By all means let him smell them and tell him to Be Nice, Baby, Mine, Leave it, etc. But do not allow him to sit at the pen and whine at them, he can smell them, but them he needs to move on. Redirect and correct. 

I also have LGD now and they know the word Baby means to be gentle and it is mine, touch it and get corrected. That was an issue with young chickens when they were puppies, now they are 3 1/2 and 2 yrs old and leave those alone too. Time and training. 



I think the Cesar Millan thing is to do that poking thing on their necks when they show interest in the animal. They can be near it but have to be relaxed, or they get poked. Then he rubs the animal on the dog and makes them lay down near it calmly. At least that is what I remember from the one with a dog and a bunny.

ETA: I just read what you wrote andabigmac, lol my LGD have been "pecked" by dead chickens in the face. It worked for me  I also did put a dead chicken on the ground and had a stick, if they even looked at it they got smacked on the butt if I was close enough, if not I smacked the stick on the ground and yelled leave it!!

══════════════════════════════

- Task A: In the dog-training thread, how old are the writer's LGD now?
- Task B: Condense the paragraph of the dog-training thread that begins "I think the Cesar Millan thing" into a shorter version that keeps its main facts.
- Task C: Carry the dog-training thread on from its last sentence.

- Records:
══════════════════════════════

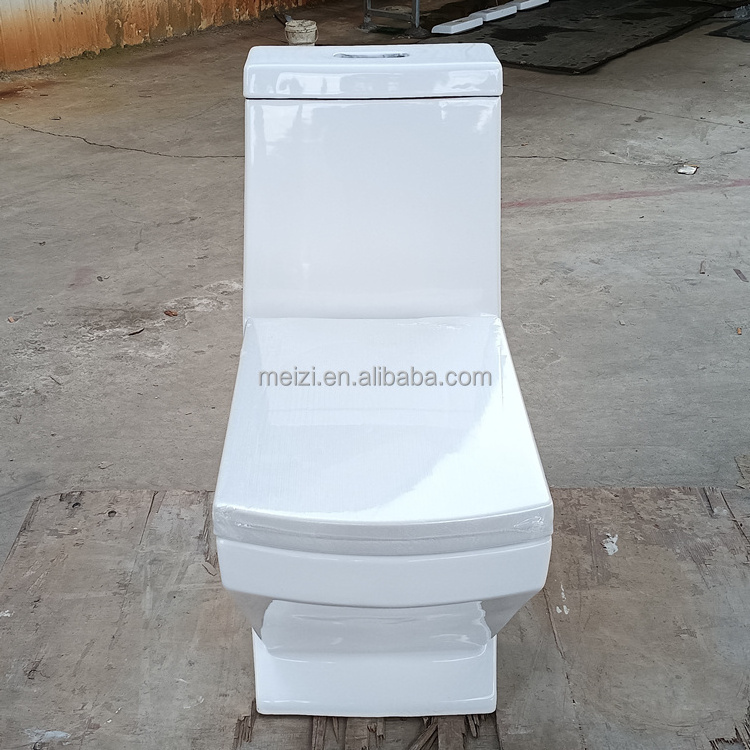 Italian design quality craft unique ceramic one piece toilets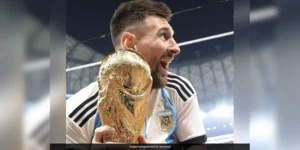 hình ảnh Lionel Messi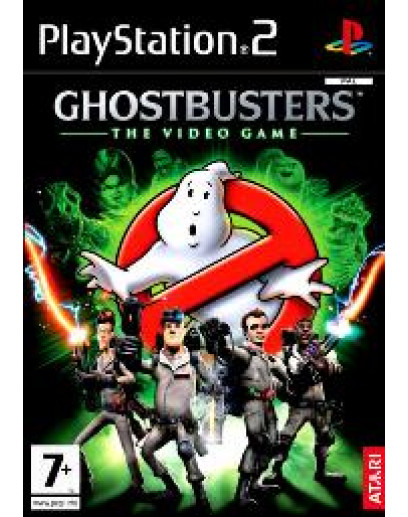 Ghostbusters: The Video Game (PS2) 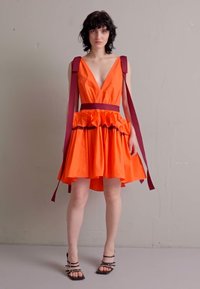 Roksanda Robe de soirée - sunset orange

══════════════════════════════

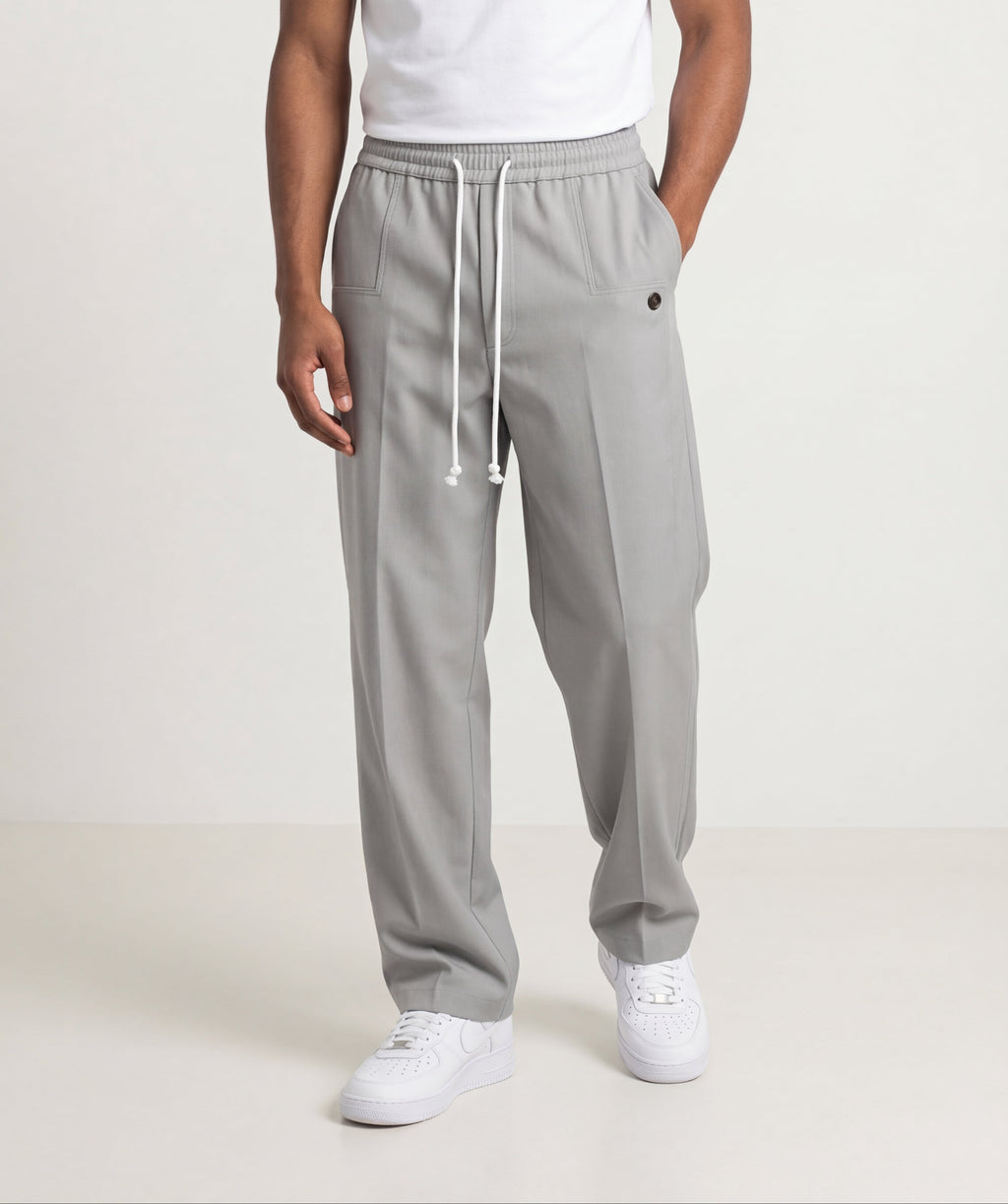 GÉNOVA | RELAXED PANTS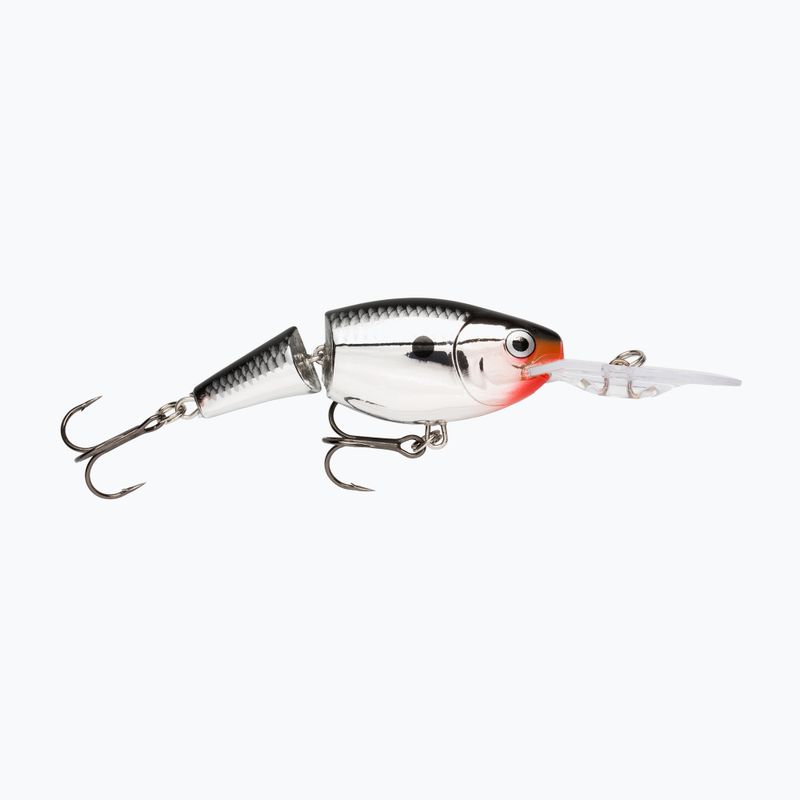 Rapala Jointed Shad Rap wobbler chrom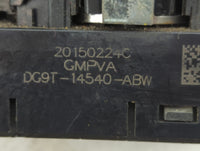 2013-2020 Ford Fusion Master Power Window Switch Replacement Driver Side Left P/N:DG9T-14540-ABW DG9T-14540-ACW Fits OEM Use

══════════════════════════════

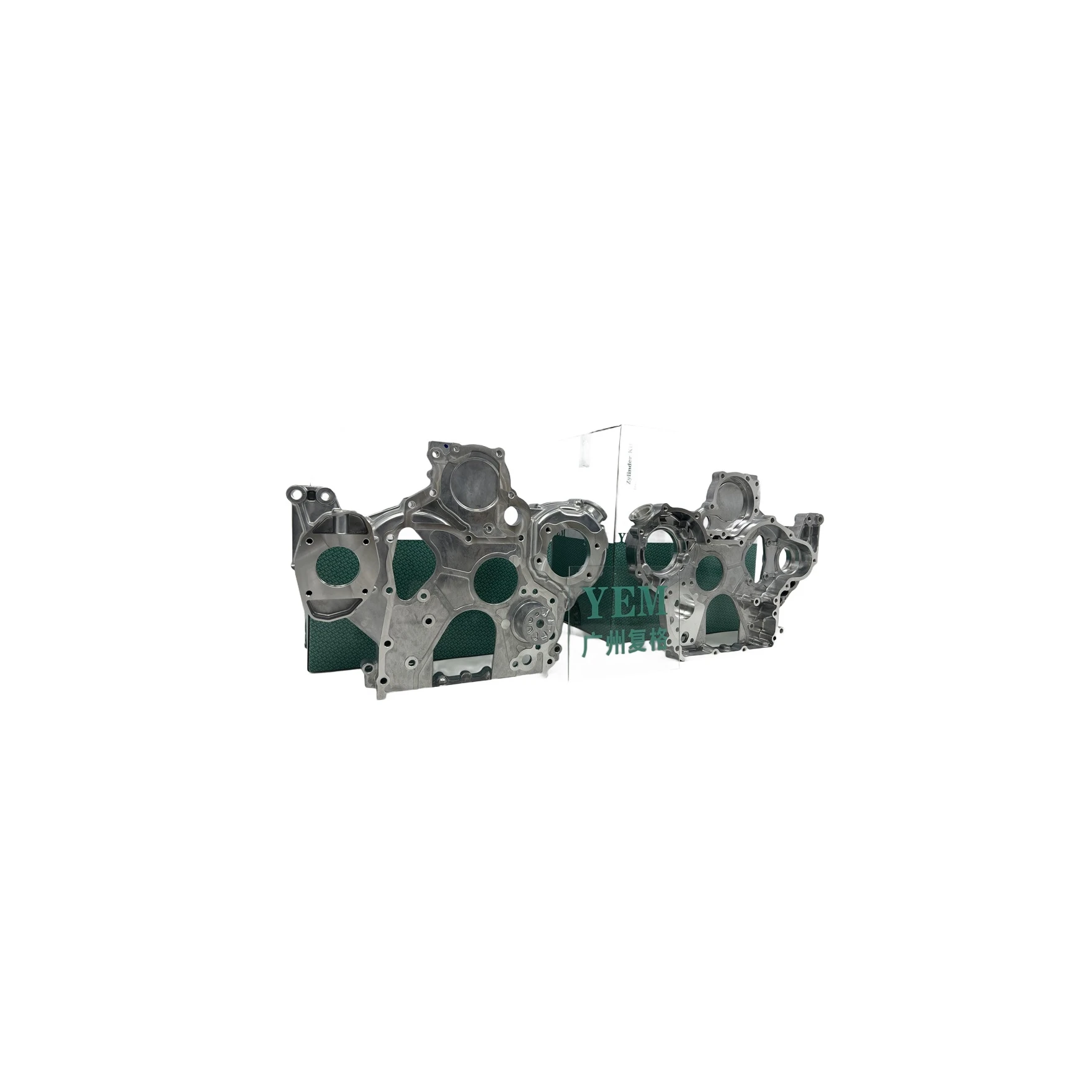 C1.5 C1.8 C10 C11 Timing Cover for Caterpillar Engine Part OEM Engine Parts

══════════════════════════════

- Task answer A: They are 3 1/2 and 2 years old.

- Task answer B: The writer recalls that Cesar Millan pokes a dog's neck when it shows interest in an animal. The dog may stay near the animal only if it is relaxed. He then rubs the animal on the dog and has the dog lie calmly beside it. The writer remembers this from an episode with a dog and a bunny.

- Task answer C:
----------



## KrisD (May 26, 2011)

I have 3 dogs and they are fine with goats as all my dogs have been. When the new kids hit the ground I take my dogs out one at a time on a leash to introduce them. If the dig gets even remotely excited I pop the leash and say "leave it!" very sternly. After a few days of meeting the new kids I let them out off lead with me there. After a week they don't care at all. My biggest problem is my doe HATES dogs and will attack my dogs, my dogs are not allowed to fight back and they know it. So usually I am after the doe. For my dogs it is mostly curiosity they have no desire to hurt them. BUT it depends a lot on breed of dog some have a much higher prey drive then others and some are more stubborn then others.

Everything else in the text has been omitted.